◆ **Texto do exercício**:
Diante da onda de atos antirracistas nos Estados Unidos, ativistas e especialistas no Brasil ressaltam: o mito da democracia racial e a naturalização da violência são obstáculos à luta, mas o aumento no número de protestos é fundamental para promover transformações
As palavras ditas por George Floyd antes de morrer, que ecoaram em protestos antirracistas por todo o mundo, são repetidas diariamente por muitos brasileiros mortos pela polícia sem ganhar a mesma repercussão. Pelo contrário, são pedidos de socorro sistematicamente silenciados por uma sociedade pautada pelo racismo estrutural – conjunto de práticas institucionais, históricas e culturais estabelecidas em uma sociedade construída com base na discriminação que privilegia algumas raças em detrimento de outras. No Brasil e em outros países, essa distinção protege brancos, desfavorecendo negros.

◆ **Dados brutos**:

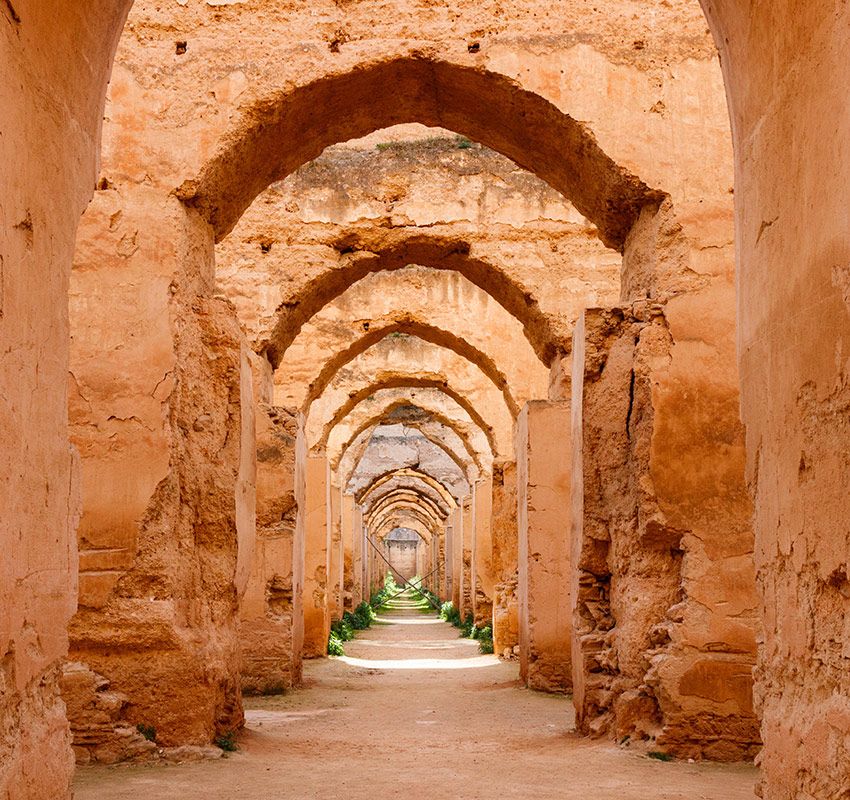 Mequinez, Marruecos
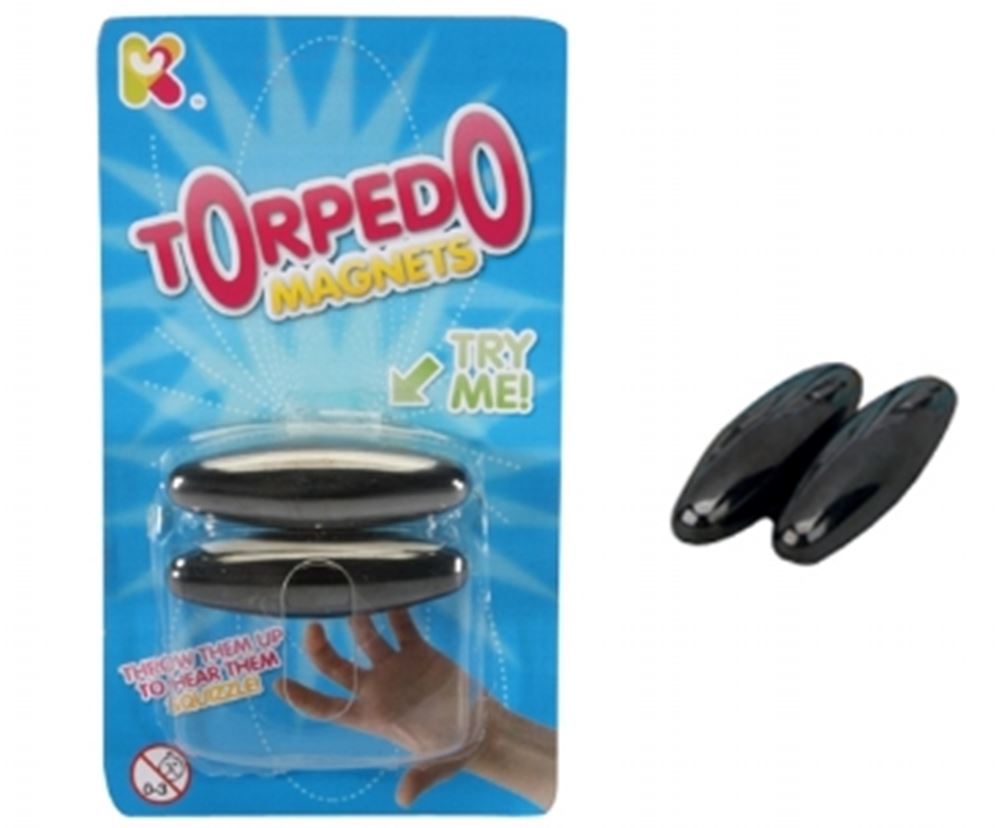 Magneti per siluri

◆ **Enunciado da tarefa**: De acordo com o texto sobre os protestos antirracistas, a quem a distinção do racismo estrutural protege no Brasil e em outros países, e a quem desfavorece?

◆ **Resposta à tarefa**: Protege os brancos e desfavorece os negros.